How can this be? How can such an august body deviate from the tried and true?

That’s what some other organizations are asking, too. But before I get into the proverbial heavens-to-Betsy moment, let’s talk about what the American Cancer Society says.

Women who aren’t at high risk for breast cancer — unlike those whose mother or sister has had breast cancer — should start mammograms later, at 45 years of age, with yearly mammograms for the 10 years until age 55. At that time, the ACS recommends mammograms every other year.

When to stop? When a woman’s life expectancy remains less than 10 years into the future.

Now, here’s the rationale behind these changes (as I read the data): Breast cancer is more aggressive in younger women, so checking every year is critical. As a woman ages, the cancer tends not to be as aggressive, so every two years is time enough to pick it up. And for older women, we need to balance the risk of breast cancer treatment (surgery and/or chemotherapy) with life expectancy.
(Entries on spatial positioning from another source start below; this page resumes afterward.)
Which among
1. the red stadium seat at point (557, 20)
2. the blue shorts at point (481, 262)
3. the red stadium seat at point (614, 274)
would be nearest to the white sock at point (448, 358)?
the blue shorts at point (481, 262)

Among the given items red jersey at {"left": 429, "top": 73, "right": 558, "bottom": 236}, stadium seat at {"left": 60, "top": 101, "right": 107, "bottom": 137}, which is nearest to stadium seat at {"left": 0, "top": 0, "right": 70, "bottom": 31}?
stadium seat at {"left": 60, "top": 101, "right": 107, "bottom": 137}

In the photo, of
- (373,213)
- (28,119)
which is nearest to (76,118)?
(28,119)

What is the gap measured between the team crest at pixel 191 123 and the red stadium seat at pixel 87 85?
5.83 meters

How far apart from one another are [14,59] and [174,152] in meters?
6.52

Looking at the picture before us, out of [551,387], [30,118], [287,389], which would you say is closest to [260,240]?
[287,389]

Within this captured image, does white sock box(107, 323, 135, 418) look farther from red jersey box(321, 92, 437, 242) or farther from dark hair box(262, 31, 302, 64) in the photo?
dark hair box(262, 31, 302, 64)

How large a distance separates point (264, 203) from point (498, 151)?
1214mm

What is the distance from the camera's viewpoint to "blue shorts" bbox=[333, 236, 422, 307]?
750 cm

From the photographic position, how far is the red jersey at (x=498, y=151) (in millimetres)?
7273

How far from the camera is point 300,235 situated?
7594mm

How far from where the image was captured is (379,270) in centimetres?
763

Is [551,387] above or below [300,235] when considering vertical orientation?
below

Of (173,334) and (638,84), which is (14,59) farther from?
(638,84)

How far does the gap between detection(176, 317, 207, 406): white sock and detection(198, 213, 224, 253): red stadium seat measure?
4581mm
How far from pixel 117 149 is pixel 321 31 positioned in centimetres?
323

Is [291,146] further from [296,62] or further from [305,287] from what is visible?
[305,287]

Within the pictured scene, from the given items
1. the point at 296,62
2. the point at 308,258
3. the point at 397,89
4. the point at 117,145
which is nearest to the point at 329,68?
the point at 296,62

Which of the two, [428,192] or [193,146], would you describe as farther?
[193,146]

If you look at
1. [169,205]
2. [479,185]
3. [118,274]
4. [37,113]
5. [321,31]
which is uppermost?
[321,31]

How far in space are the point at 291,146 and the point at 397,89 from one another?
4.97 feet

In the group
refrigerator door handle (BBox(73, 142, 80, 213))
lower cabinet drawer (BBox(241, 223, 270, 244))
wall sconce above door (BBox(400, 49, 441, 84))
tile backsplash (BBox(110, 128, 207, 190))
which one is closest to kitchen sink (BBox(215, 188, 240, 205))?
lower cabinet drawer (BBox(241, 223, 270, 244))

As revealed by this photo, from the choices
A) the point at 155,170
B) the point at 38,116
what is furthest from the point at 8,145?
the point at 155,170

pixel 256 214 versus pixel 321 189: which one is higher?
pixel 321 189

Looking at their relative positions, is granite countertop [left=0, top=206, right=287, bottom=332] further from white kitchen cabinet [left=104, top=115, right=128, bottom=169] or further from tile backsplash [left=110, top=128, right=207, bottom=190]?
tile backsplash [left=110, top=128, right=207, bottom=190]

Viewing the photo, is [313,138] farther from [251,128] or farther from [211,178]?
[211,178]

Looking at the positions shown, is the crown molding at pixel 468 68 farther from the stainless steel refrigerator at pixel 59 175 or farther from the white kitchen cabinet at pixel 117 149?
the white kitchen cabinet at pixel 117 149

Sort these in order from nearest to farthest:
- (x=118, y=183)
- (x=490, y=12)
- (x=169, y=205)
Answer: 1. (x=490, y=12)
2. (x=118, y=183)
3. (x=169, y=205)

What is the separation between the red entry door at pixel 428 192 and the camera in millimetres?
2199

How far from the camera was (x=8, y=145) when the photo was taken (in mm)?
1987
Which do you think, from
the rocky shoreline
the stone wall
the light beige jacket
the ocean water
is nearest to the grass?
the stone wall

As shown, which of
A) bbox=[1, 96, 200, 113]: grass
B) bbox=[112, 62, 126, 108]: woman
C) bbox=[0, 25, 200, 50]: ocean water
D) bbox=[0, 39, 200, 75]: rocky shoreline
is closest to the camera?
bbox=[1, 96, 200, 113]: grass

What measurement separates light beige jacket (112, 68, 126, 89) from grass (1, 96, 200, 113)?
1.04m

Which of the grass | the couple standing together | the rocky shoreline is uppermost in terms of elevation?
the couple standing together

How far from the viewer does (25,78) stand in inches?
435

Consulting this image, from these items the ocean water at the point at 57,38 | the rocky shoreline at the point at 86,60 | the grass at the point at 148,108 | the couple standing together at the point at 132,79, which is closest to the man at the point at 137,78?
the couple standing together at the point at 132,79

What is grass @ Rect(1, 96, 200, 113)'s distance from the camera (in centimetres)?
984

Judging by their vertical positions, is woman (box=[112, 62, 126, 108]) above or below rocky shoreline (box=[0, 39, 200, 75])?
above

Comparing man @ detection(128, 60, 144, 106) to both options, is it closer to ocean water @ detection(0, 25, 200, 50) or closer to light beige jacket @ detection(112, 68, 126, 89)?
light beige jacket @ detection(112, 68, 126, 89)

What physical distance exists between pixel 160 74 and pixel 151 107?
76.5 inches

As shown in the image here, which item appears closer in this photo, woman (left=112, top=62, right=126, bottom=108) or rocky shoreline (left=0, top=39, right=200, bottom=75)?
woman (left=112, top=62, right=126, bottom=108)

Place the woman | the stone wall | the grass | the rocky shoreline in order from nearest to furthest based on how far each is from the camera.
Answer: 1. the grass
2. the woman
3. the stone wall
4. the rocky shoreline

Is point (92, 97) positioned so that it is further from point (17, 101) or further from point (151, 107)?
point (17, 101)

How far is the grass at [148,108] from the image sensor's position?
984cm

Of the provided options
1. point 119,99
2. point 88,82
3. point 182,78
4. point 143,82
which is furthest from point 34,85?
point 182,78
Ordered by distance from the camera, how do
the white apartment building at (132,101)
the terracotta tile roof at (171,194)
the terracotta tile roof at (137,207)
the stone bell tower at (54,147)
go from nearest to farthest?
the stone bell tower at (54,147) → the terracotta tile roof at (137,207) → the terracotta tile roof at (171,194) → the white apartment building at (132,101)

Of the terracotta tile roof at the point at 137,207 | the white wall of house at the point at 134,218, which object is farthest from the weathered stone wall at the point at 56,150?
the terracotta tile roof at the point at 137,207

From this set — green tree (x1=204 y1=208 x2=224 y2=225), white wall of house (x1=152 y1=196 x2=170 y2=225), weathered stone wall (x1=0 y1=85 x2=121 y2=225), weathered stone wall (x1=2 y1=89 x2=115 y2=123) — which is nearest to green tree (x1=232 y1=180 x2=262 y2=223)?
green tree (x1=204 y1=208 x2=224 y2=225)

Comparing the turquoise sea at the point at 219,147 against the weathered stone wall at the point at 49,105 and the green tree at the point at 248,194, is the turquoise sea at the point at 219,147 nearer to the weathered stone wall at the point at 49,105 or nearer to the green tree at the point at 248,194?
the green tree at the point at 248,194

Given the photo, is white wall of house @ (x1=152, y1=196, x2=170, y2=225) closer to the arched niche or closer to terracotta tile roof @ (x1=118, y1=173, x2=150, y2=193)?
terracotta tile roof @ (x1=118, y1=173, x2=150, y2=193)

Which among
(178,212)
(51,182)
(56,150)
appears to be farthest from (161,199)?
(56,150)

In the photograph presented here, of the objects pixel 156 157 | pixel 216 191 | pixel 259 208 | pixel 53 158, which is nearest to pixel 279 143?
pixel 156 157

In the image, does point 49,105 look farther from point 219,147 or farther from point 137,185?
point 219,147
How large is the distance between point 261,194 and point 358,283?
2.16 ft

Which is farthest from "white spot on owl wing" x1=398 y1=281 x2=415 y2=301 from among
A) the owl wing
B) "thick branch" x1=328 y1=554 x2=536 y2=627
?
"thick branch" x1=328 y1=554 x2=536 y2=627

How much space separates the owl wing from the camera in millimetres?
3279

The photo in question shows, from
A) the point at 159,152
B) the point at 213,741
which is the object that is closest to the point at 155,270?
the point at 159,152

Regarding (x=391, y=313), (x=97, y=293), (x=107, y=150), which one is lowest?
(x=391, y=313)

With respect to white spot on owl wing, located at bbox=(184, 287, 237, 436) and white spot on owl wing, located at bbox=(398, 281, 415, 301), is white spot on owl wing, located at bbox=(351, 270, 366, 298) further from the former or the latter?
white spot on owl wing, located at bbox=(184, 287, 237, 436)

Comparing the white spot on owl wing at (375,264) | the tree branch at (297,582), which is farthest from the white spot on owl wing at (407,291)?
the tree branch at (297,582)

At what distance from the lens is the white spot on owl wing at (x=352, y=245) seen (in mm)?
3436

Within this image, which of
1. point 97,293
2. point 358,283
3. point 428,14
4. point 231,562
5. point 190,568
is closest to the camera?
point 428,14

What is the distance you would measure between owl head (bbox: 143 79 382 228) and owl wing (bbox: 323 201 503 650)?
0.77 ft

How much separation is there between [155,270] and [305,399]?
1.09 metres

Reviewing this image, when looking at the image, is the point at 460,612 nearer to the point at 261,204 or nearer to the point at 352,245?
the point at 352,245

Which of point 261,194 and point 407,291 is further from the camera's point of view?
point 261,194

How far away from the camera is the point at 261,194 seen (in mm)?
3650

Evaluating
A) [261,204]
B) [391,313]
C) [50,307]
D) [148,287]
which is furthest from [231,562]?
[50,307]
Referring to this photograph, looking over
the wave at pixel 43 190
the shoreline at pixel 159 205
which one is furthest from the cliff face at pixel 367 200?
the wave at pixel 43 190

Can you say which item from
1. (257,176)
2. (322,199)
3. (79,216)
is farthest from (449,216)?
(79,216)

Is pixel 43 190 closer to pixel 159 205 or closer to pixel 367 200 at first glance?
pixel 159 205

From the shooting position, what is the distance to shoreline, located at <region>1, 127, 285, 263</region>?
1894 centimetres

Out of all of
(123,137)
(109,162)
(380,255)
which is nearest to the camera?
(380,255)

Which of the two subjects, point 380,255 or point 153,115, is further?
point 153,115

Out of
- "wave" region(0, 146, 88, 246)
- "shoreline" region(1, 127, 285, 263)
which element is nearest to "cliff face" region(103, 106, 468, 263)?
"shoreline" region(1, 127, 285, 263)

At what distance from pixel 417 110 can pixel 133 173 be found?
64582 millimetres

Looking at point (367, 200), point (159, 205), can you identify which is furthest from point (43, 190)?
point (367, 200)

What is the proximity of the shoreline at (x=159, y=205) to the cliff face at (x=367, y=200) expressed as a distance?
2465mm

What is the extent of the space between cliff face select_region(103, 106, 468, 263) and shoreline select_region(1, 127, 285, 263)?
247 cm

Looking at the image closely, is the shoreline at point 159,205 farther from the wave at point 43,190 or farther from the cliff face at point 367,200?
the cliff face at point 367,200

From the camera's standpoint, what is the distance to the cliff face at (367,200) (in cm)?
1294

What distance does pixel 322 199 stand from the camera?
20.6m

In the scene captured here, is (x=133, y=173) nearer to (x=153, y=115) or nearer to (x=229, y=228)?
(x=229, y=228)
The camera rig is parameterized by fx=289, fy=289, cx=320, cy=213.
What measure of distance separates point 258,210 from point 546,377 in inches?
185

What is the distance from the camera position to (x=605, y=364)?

As for the yearly breast check, the ACS has nixed it because it wants to emphasize that mammograms pick up so much more cancer than a yearly manual exam. The thinking is that many women might be lulled into not getting a mammogram because their physical exam from the doctor was negative and they thought (wrongly) that was enough.

Now, on to the inevitable controversy.

Nearly everyone knows of someone who died at a young age from breast cancer. I just went to my 50th high school reunion and found out one woman who I really wanted to see had died at age 40 of, you guessed it, breast cancer. So, many of us have an emotive thought when it comes to changing this screening.

Next, you have some of the radiological societies coming out saying this is a rush to judgment. No matter that the data has been around for years — it’s too rushed.

And the elephant in the room is money. Some will say the insurance companies want to save money by not doing mammograms. And let us not forget that Congress rushed into the medical scene, passing laws that regulated this based not on science but on anecdotal information.

My spin: There is art and science in medicine. A doctor must be conversant. I have no doubt this will change how often we do mammograms, just as the new recommendations have changed how often we do pap tests.

In the end, science usually steals the stage — coming on top in the third act. Stay well.